Text to read:
=-=-=
MatErials Graph Network (MEGNet) is an implementation of DeepMind's graph networks[1] for universal machine learning in materials science. We have demonstrated its success in achieving very low prediction errors in a broad array of properties in both molecules and crystals (see preprint of our paper "Graph Networks as a Universal Machine Learning Framework for Molecules and Crystals"[2]).

Briefly, Figure 1 shows the sequential update steps of the graph network, whereby bonds, atoms, and global state attributes are updated using information from each other, generating an output graph.

Figure 1. The graph network update function.

Figure 2 shows the overall schematic of the MEGNet. Each graph network module is preceded by two multi-layer perceptrons (known as Dense layers in Keras terminology), constituting a MEGNet block. Multiple MEGNet blocks can be stacked, allowing for information flow across greater spatial distances. The number of blocks required depend on the range of interactions necessary to predict a target property. In the final step, a set2set is used to map the output to a scalar/vector property.

Figure 2. Schematic of MatErials Graph Network.


A fast model building tool is in the megnet.model module, and the corresponding tests explain the usage. A simple model building example is as follows:

from keras.layers import Input, Dense
from keras.models import Model
from megnet.layers import MEGNet, Set2Set

n_atom_feature= 20
n_bond_feature = 10
n_global_feature = 2

# Define model inputs
int32 = 'int32'
x1 = Input(shape=(None, n_atom_feature)) # atom feature placeholder
x2 = Input(shape=(None, n_bond_feature)) # bond feature placeholder
x3 = Input(shape=(None, n_global_feature)) # global feature placeholder
x4 = Input(shape=(None,), dtype=int32) # bond index1 placeholder
x5 = Input(shape=(None,), dtype=int32) # bond index2 placeholder
x6 = Input(shape=(None,), dtype=int32) # atom_ind placeholder
x7 = Input(shape=(None,), dtype=int32) # bond_ind placeholder
xs = [x1, x2, x3, x4, x5, x6, x7]

# Pass the inputs to the MEGNet layer
# Here the list are the hidden units + the output unit, 
# you can have others like [n1] or [n1, n2, n3 ...] if you want. 
out = MEGNet([32, 16], [32, 16], [32, 16], pool_method='mean', activation='relu')(xs)

# the output is a tuple of new graphs V, E and u
# Since u is a per-structure quantity, 
# we can directly use it to predict per-structure property
out = Dense(1)(out[2])

# Set up the model and compile it!
model = Model(inputs=xs, outputs=out)
model.compile(loss='mse', optimizer='adam')

With less than 20 lines of code, you have built a graph network model that is ready for materials property prediction!

For model details and benchmarks, please refer to the preprint of our paper "Graph Networks as a Universal Machine Learning Framework for Molecules and Crystals"[2]

Implementation details

Graph networks[1] are a superclass of graph-based neural networks. There are a few innovations compared to conventional graph-based neural neworks.

  • Global state attributes are added to the node/edge graph representation. These features work as a portal for structure-independent features such as temperature, pressure etc and also are an information exchange placeholder that facilitates information passing across longer spatial domains.
=-=-=
Given information:

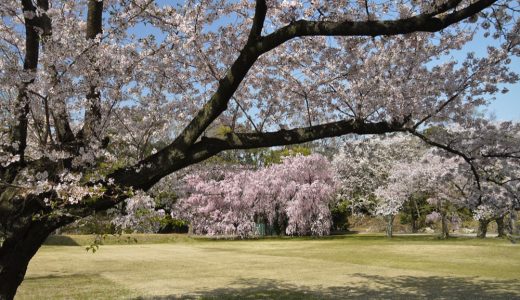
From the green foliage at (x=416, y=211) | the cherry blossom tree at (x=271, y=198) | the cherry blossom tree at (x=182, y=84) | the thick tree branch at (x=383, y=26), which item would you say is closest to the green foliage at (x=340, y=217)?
the cherry blossom tree at (x=271, y=198)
=-=-=
What to do:
(1) Could you reproduce the passage of the MEGNet description that begins at the words "# the output" and stops after the words "and compile it!"?
(2) Which names do the import statements in the MEGNet description's code bring in from the keras and megnet modules?
(3) Pick up the MEGNet description after its last sentence and write what comes next.

Exercise responses:
(1)
# the output is a tuple of new graphs V, E and u
# Since u is a per-structure quantity, 
# we can directly use it to predict per-structure property
out = Dense(1)(out[2])

# Set up the model and compile it!

(2) Input, Dense, Model, MEGNet, Set2Set

(3)
  • The update function involves the message interchange among all three levels of information, i.e., the node, bond and state information. It is therefore a highly general model.

The MEGNet model implements two major components: (a) the graph network layer and (b) the set2set layer.[3] The layers are based on keras API and is thus compatible with other keras modules.

Different crystals/molecules have different number of atoms. Therefore it is impossible to use data batches without padding the structures to make them uniform in atom number. MEGNet takes a different approach. Instead of making structure batches, we assemble many structures into one giant structure and this structure has a vector output with each entry being the target value for the corresponding structure. Therefore, the batch number is always 1.

Assuming a structure has N atoms and M bonds, a structure graph is represented as V (nodes/vertices, representing atoms), E (edges, representing bonds) and u (global state vector). V is a N*Nv matrix. E comprises of a M*Nm matrix for the bond attributes and index pairs (rk, sk) for atoms connected by each bond. u is a vector with length Nu. We vectorize rk and sk to form index1 and index2, both are vectors with length M. In summary, the graph is a data structure with V (N*Nv), E (M*Nm), u (Nu, ), index1 (M, ) and index2 (M, ).

We then assemble several structures together. For V, we directly append the atomic attributes from all structures, forming a matrix (1*N'*Nv), where N' > N. To indicate the belongingness of each atom attribute vector, we use a atom_ind vector. For example if N'=5 and the first 3 atoms belongs to the first structure and the remainings the second structure, our atom_ind vector would be [0, 0, 0, 1, 1]. For the bond attribute, we perform the same appending method, and use bond_ind vector to indicate the bond belongingness. For index1 and index2, we need to shift the integer values. For example, if index1 and index2 are [0, 0, 1, 1] and [1, 1, 0, 0] for structure 1 and are [0, 0, 1, 1] and [1, 1, 0, 0] for structure two. The assembled indices are [0, 0, 1, 1, 2, 2, 3, 3] and [1, 1, 0, 0, 3, 3, 2, 2]. Finally u expands a new dimension to take into account of the number of structures, and becomes a 1\*Ng\*Nu tensor, where Ng is the number of structures. 1 is added as the first dimension of all inputs because we fixed the batch size to be 1 (1 giant graph) to comply the keras inputs requirements.

In summary the inputs for the model is V (1*N'*Nv), E (1*M'*Nm), u (1*Ng*Nu), index1 (1*M'), index2 (1*M'), atom_ind (1*N'), and bond_ind (1*M'). For Z-only atomic features, V is a (1*N') vector.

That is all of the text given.